But, as I said before, I cannot convince you. So, as you rightly desire, let us each go our own way. We cannot practice the saying of Homer, “Where two go together, each one thinks for the other as well.” But I shall think of you. Because one thing would be fatal; if I, putting my own views into practice, should forget yours.

c)Visser to Cohen, 30 December 1941

I agree with your eloquent apology on two points, in the first place, where you say that I cannot have any admiration for your work and its results. This is true, but do not think that I do not fully respect your immense energy and push and the courage and self-control which you must have for your discussions with the German authorities. In the second place, you say (quite correctly) that we have to try to “make the best” of the present situation. The point, however, is how this is done. Therein lies the root of our disagreement, and this is the crossroads where our paths, alas, separate.

I believe that the guiding principle should be to remain true to oneself, to uphold personal and Jewish dignity and, wherever necessary and possible, to remind and impress this upon others.

You intend to make the best of the situation by trying, co–te qui co–te , to get as many concessions as possible from the occupier, and in order to achieve that, are subservient to him. This, to my mind, is pure opportunism which lacks principles and norms and therefore will come to no good.

What then did you achieve? You were never consulted about the very ordinances which oppress us. Everything has been done behind your back, like the well-known saying: “ De vous, chez vous, sans vous .” Perhaps you imagined things differently, in accordance with the information of the gentlemen from Prague. This proved to be a vain hope. The only thing you obtained are concessions, possibly only temporary ones, on a few minor points, with which you have undoubtedly been of service to many.

For that I will give you full credit. But what price did you have to pay in return? In a way, you entered the service of the occupier for that purpose and had to resign yourself to execute his orders. And that was not the end of it. Even worse is that you must act as instigators of his policy of oppression, or rather of that of certain authorities whose alleged right to enforce obedience I have reason to doubt. Through your Weekly you are obliged to help him with his secret and illegal attempts to separate us from the rest of the nation, and to convey his illegal threats and intimidations to us in the “Announcements of the Jewish Council,” not to speak of that dangerous card-index and the pressure put on the German Jews to register. Is that not too high a price for what has been obtained? Did it have to be paid, no matter what? Everything will happen anyway, you say. If that is true, then why all your endeavors? Be that as it may, but then, let the—according to you inevitable—worst find us without guilt and with a clear conscience, the Horatian “impavidum ferient ruinae.”

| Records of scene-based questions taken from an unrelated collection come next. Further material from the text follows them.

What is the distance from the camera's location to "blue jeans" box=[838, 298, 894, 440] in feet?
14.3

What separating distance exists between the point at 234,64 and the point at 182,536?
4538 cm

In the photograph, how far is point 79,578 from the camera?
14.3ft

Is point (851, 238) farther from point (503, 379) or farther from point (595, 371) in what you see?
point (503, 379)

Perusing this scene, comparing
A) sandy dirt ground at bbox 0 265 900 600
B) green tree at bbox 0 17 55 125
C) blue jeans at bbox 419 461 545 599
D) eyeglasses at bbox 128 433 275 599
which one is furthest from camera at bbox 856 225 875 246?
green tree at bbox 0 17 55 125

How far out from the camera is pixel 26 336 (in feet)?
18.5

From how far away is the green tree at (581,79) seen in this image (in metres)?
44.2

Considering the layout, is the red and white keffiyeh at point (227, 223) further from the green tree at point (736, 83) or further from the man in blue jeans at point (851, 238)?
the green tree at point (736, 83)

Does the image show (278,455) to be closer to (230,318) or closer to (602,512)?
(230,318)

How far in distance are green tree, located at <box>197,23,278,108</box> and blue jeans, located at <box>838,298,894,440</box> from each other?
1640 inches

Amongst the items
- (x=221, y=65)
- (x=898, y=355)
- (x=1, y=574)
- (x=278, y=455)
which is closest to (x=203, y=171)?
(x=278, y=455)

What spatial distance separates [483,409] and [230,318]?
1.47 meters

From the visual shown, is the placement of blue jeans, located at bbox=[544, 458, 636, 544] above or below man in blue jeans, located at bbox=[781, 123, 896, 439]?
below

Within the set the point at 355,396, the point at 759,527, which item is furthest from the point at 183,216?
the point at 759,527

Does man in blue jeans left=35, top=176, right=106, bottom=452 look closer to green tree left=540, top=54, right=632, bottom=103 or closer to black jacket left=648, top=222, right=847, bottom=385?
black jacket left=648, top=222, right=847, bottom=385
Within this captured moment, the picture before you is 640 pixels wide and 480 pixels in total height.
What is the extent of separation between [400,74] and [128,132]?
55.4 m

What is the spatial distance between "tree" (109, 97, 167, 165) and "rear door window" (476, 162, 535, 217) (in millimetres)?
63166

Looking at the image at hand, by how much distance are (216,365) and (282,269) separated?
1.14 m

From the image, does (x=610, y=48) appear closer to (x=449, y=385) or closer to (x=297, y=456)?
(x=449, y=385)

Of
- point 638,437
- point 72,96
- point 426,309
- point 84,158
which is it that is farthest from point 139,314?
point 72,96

How did you ever come to all this? I am convinced—numerous conversations in the Coordination Committee prove this—that had you known from the beginning what would be asked of you, you would have broken away in good time. That would not have been difficult in the first period after the establishment of the Jewish Council. You were afraid then that by withdrawing, “others” would take your place, albeit badly. This fear was groundless, as I tried to impress upon you then, without success, since these “others,” by refusing to cooperate, would have been powerless and harmless. I am afraid that it is not too late for that. Just like the hero in Thomas Manns “Zauberberg,” you are imprisoned in a vicious circle from which you cannot break forth. For the “krach” which would follow would leave the Jewish masses rudderless, as thanks to you and to the Permanent Committee, the free Jewish representation has disappeared. Besides, your view on “making the best of it” does not allow the shackles to be broken.

According to your letter, and this I consider as the tragedy of the case, you yourself realize this and would prefer my views but you cannot help yourself; perhaps you do not want to. “ Video meliora proboque deteriora sequor .”

Do not think that this is only my own opinion. Numerous Jews of various rank and degree—I am not even speaking of non-Jews—do not want to condone an attitude of the Jewish Council which expresses itself in aiding and abetting the occupier. And their number grows constantly, the more so since the experiences which one now and then has when encountering the methods of the Council, do not always appear to be exactly stimulating.

I do not very much like writing all this to you. You are one of the few amongst us who is truly capable of “leading,” and it is therefore such a pity that you use this invaluable quality in a manner unacceptable to so many, consequently ruling out cooperation. How gladly I would have wished it otherwise.